§ Exercise details
Write the records below out again word for word, with the pictures removed.

*** Opening Provided material ***

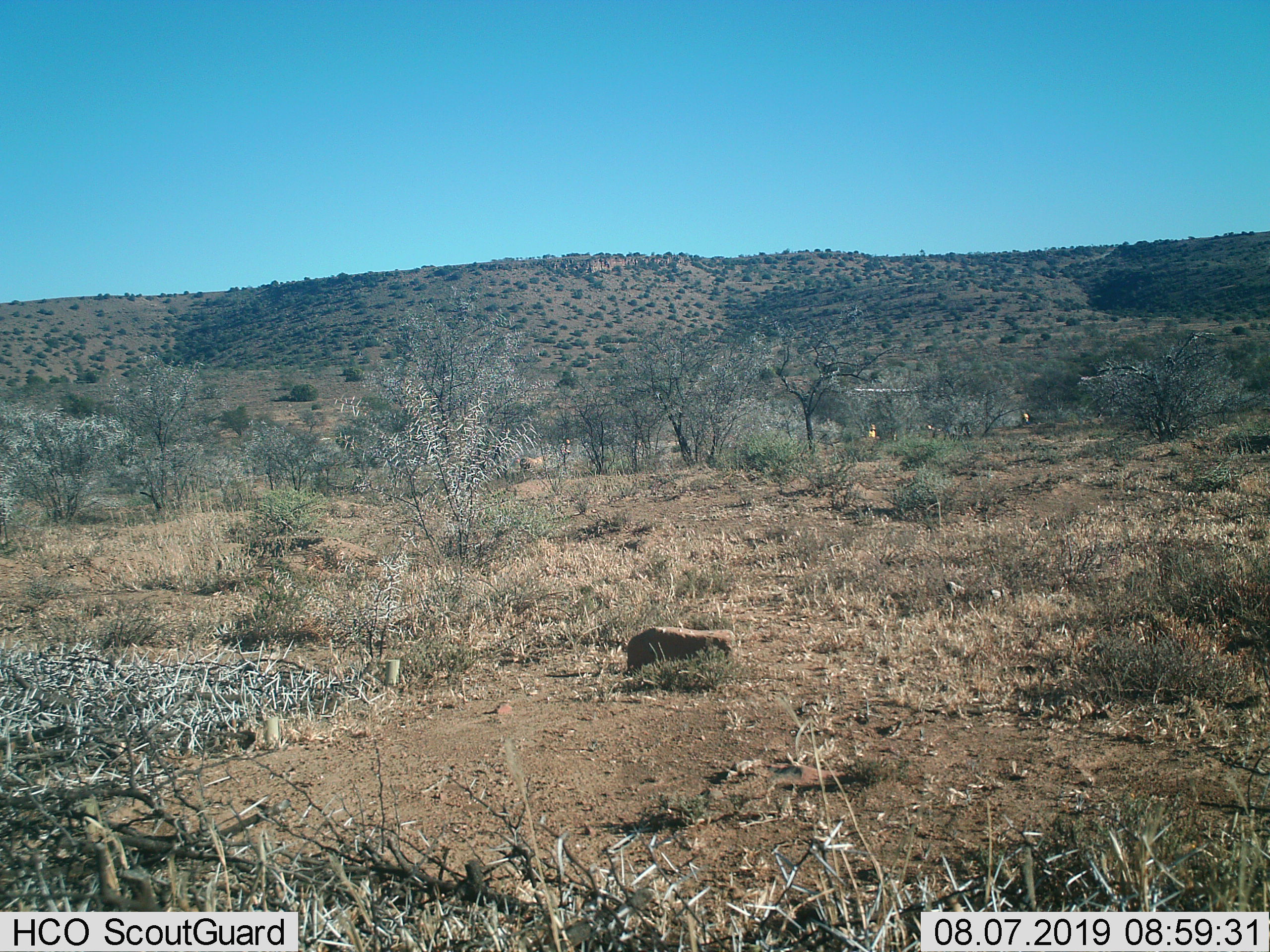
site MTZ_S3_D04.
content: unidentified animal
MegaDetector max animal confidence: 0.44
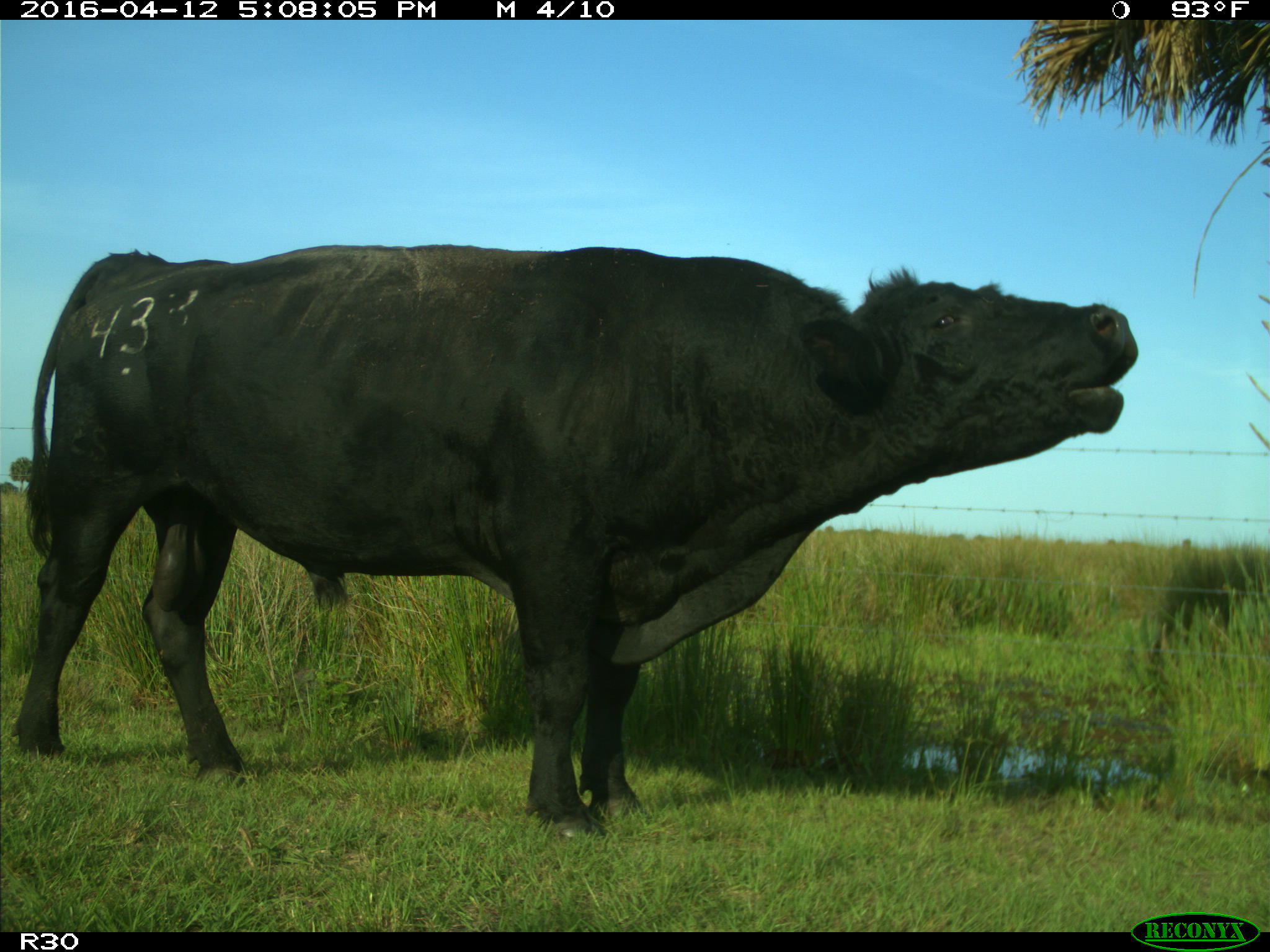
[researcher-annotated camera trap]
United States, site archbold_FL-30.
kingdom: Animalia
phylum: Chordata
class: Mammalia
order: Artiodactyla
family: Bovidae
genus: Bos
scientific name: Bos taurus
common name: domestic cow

*** Closing Provided material ***

§ Task answer
site MTZ_S3_D04.
content: unidentified animal
MegaDetector max animal confidence: 0.44
[researcher-annotated camera trap]
United States, site archbold_FL-30.
kingdom: Animalia
phylum: Chordata
class: Mammalia
order: Artiodactyla
family: Bovidae
genus: Bos
scientific name: Bos taurus
common name: domestic cow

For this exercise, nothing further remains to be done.